= What to produce =
Write out the lines below again, swapping "green shrub" for "green bush" and keeping everything else the same.

[Rows of spatial question data]
######
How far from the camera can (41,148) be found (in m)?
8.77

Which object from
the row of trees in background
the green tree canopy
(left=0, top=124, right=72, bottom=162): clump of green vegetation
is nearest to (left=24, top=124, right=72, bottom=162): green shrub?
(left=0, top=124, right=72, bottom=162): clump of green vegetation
######
= Output for this task =
How far from the camera can (41,148) be found (in m)?
8.77

Which object from
the row of trees in background
the green tree canopy
(left=0, top=124, right=72, bottom=162): clump of green vegetation
is nearest to (left=24, top=124, right=72, bottom=162): green bush?
(left=0, top=124, right=72, bottom=162): clump of green vegetation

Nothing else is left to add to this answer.